Webster Norton says that ultimately, the power of a restaurant or bar to make a dent in the crisis boils down to its mission. For some, she says, it’s to serve food and drink; for others, it’s much deeper. She offers the example of Spring Street Tavern, which remains reliably open, every year, on Thanksgiving and Christmas. “They provide a safe space for people who don’t have families, who don’t have people that love them, who don’t have community,” she says. “We’re more than just a dive bar; we’re more than just a good breakfast spot. We’re a community that cares about the surrounding community.” Setting out canisters of Narcan and fentanyl test strips on the bar is an extension of that care, in Webster Norton’s eyes — and she knows it’s wanted, because they’re usually gone by the end of her shift. She hears stories from the restaurants she works with, too: an anecdote of a customer who slipped into the women’s bathroom and was found unconscious and blue-lipped, but staff revived her with Narcan; a server who grabbed fentanyl test strips before a bachelorette party and discovered that the Molly the group planned to take was, in fact, laced. Those are the stories that keep her going, she says, despite the exhaustion of the work and the hostility she sometimes encounters.
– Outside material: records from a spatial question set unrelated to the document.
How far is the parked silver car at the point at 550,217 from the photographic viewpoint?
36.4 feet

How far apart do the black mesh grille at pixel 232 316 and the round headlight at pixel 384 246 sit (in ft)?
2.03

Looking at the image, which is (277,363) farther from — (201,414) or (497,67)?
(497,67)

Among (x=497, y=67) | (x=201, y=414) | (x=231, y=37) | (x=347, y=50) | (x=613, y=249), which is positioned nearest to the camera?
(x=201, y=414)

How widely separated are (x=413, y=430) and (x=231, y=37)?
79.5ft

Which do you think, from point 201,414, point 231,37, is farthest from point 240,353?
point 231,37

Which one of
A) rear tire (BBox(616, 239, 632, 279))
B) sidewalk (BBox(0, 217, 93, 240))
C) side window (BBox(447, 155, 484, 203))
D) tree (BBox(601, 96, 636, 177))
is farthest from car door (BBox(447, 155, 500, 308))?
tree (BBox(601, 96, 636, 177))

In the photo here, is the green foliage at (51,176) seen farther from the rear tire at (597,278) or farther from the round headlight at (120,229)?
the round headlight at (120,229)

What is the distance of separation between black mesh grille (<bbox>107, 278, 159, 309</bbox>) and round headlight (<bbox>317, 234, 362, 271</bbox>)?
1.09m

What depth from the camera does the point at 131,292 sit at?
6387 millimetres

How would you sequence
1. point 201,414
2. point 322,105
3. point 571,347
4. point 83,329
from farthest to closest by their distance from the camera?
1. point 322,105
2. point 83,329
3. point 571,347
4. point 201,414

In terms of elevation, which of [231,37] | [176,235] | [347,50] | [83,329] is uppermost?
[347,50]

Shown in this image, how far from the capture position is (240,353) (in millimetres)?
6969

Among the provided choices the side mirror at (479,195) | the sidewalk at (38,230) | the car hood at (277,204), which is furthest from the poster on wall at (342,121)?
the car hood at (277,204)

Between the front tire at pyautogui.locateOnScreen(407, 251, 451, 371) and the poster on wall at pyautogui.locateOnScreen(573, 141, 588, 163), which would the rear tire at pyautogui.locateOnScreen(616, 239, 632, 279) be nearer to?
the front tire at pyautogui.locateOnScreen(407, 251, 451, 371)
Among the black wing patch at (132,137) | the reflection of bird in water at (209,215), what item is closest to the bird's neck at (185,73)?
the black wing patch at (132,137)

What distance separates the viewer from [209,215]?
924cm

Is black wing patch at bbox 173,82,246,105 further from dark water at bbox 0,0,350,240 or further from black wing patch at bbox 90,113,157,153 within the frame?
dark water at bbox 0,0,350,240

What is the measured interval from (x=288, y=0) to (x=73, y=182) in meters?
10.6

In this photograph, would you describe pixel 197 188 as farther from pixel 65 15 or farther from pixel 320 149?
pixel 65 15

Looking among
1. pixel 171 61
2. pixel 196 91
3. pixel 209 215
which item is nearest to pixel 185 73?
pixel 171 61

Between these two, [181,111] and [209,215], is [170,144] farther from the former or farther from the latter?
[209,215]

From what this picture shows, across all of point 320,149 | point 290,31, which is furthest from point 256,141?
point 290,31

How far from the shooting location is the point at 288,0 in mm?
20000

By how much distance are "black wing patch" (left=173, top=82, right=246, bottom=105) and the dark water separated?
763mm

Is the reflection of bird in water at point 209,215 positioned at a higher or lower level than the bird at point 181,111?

Jeffrey, who works those Sunday shifts with Webster Norton, says that as he’s watched the opioid crisis impact the community around him, he’s noticed changes within himself, too. Five years ago, he says, if he closed up the bar at 2 a.m. and found someone on the patio, he’d want them out of there. Now, he’s more inclined to leave them be, knowing that they may be having a mental health challenge, or may just need a safe place to rest. Sometimes, he sees posts on the Minneapolis Crime Watch Facebook page that mention overdose cases where naloxone was administered — inevitably, he says, there are comments blaming naloxone for enabling drug use in the first place. “There may have been a time in my life where I even felt the same way,” he says. “But it just blows my mind that people would bash somebody for having a thing that saves people’s lives, saying that these people deserve it.”
The reason Spring Street’s staff carries naloxone isn’t that they want people to be using drugs, he says — it’s that they’re trying to help where they can; to respond compassionately to a crisis that’s riddled and complex, and for many, devastating. “It’s tough to see the stigma around even making Narcan available,” Jeffrey says. “Once those people are impacted by it, all of a sudden, it opens their eyes.”